Currently, GPT 4o only supports three fixed sizes, while Nano banana needs some hack methods to achieve arbitrary image size output, such as passing in a blank image of a specified size as a reference and emphasizing it in the prompt. We can make this very natural through canvas operations: users only need to drag to the appropriate size, and the application automatically generates this blank reference image through the Canvas API.
Layer separation
Raster to vector
Many online and open-source tools offer solutions based on traditional image processing:
- Recraft AI image vectorizer
- Lottiefiles Raster to Vector converter
- vtracer
However, this approach does not yield satisfactory results for text processing:

The reason is that this algorithm is typically divided into the following stages, with the first stage not distinguishing between text and graphics suitable for vectorization:
- “Path walking” converts pixels into paths
- Paths are simplified into polygons
- Attempts are made to smooth the polygons
Split background and text
First, use an OCR-like tool to identify text regions and generate a mask. Then, remove the mask and have the model regenerate the image through a standard inpainting process to obtain a background image without text.

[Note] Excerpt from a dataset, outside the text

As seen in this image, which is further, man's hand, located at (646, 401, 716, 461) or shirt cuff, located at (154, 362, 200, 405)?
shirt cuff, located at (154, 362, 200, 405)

FLUX-Text: A Simple and Advanced Diffusion Transformer Baseline for Scene Text Editing

Font recognition
Next, we need to identify the style attributes such as font and font size within the text area.
TextStyleBrush: Transfer of Text Aesthetics from a Single Example
Adobe Photoshop provides Match fonts:
whatfontis provides a public API that matches the closest font in its font library to a specified area within an image.
[
{
"title": "Abril Fatface",
"url": "https://www.whatfontis.com/FF_Abril-Fatface.font",
"image": "https://www.whatfontis.com/img16/A/B/FF_Abril-FatfaceA.png"
}
]Finally, overlay all the layers.
MCP
MCP: What It Is and Why It Matters:
Instead of only having a GUI or API that humans use, you get an AI interface “for free.” This idea has led to the concept of “MCP-first development”, where you build the MCP server for your app before or alongside the GUI.
Figma MCP Server can manipulate Figma API.